Roy had ridden horseback a few times in the country, but as he dropped into Nigger’s saddle he felt as if he were sinking into an arm chair. Mr. Weston sat astride his pony watching the boy. Seeing him at last mounted and stirruped, there was a quick yell. “E yawp!” shouted the elder man, and with a flip of the reins, his pony whirled as if on a pivot and was off down the main street of Dolores. [With a clatter of hoofs, Nigger bounded forward.]

Roy gasped, caught his saddle pommel with one hand and his hat with the other. Then, remembering instructions, he grasped his reins, straightened out his legs and threw back his shoulders.

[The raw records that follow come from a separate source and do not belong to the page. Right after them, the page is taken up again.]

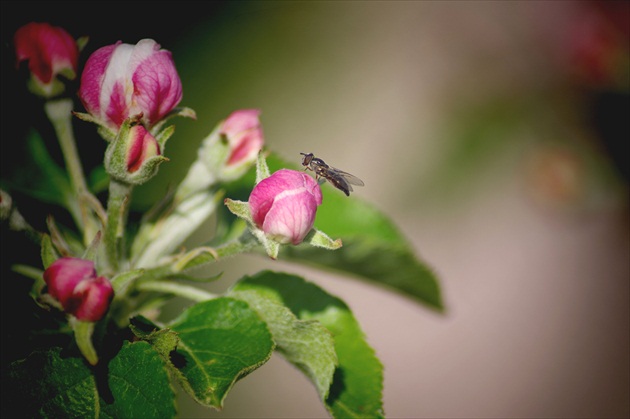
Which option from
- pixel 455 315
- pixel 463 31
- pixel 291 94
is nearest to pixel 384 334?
pixel 455 315

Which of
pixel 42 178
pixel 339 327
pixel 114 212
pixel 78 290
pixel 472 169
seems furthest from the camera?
pixel 472 169

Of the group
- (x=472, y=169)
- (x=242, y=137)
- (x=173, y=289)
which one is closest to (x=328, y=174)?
(x=242, y=137)

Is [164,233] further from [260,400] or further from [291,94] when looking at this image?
[291,94]

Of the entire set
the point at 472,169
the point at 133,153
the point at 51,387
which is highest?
the point at 472,169

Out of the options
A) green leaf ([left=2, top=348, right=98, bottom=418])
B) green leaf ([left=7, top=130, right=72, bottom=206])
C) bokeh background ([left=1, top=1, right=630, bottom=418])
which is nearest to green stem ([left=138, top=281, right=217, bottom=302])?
green leaf ([left=2, top=348, right=98, bottom=418])

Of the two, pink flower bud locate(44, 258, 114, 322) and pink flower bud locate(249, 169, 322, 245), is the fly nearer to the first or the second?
pink flower bud locate(249, 169, 322, 245)

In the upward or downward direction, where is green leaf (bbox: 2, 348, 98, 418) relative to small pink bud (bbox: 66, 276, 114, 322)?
downward

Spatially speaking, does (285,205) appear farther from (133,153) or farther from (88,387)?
(88,387)
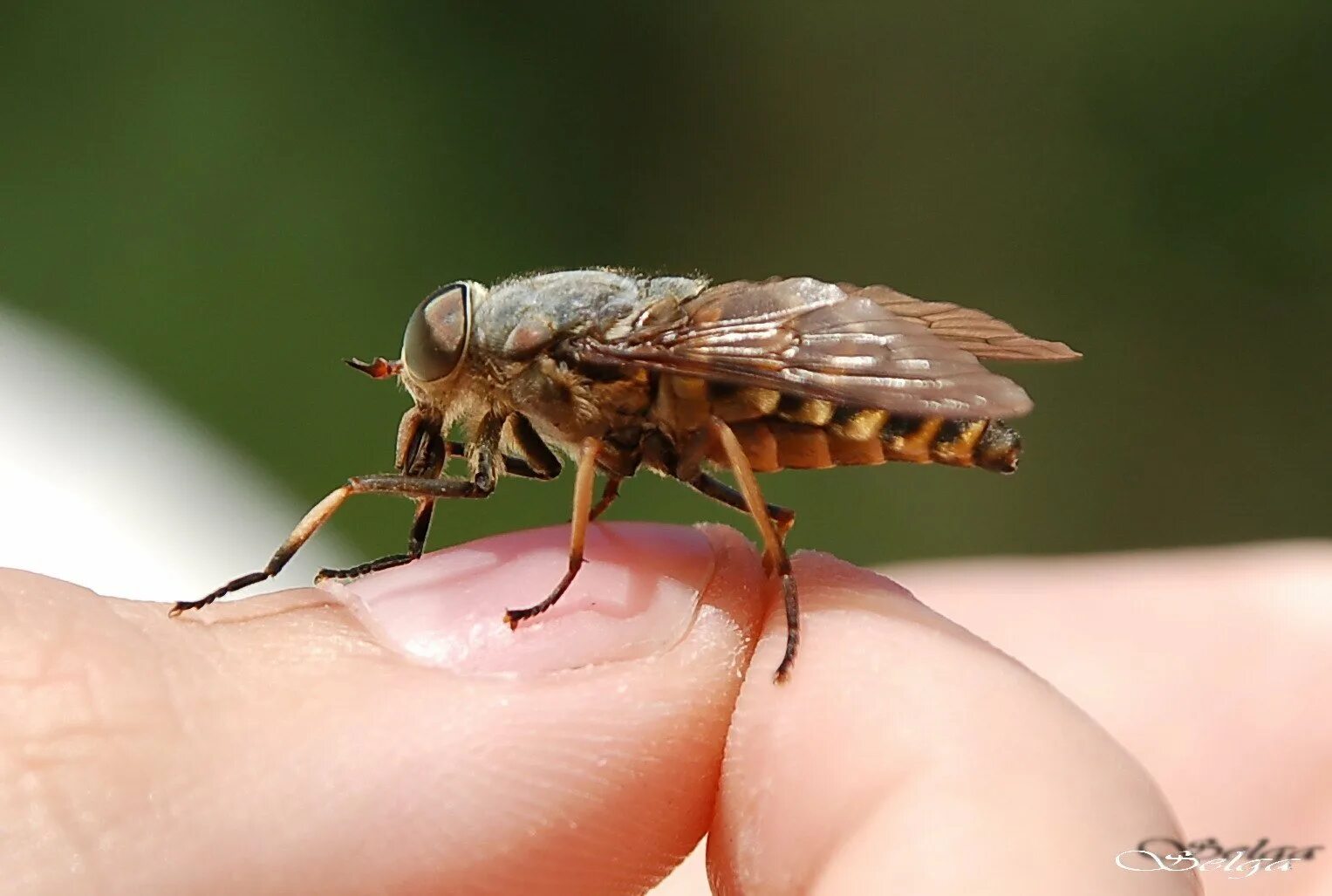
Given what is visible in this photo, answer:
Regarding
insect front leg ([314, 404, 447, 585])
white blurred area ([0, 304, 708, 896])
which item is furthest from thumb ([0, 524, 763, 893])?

Ahead rose a cloud of dust. It was Doolin’s four horses just crossing the railroad tracks to take the valley road. They were off at last.

[With a Clatter of Hoofs Nigger Bounded Forward]

As the two ponies scampered by the freight wagon and reached the southern limits of the town, Weston flipped his reins once more and the two animals slackened into a trot. Beyond the railroad switch yards and a fringe of adobe houses, the street passed over the brow of a rise and dropped at once into a road winding down the mountain side.

With a motion of his hand the ex-sheriff called Roy’s attention to the view. Westward the sloping ground fell gradually into a valley. Beyond a fringe of pinon timber on the lower slopes, the country ’marked with farms and ranches like a checkerboard, spread out to make Montezuma Valley—the last bit of fertility in the southwest. Far beyond these spots of green rose what seemed to be a yellow barrier.

“What’s the wall?” asked Roy, trying to copy Mr. Weston’s easy loll in the saddle.

“Wall,” laughed the old plainsman, “we’ll climb that wall to-morrer. That’s Utah and sand and alkali.”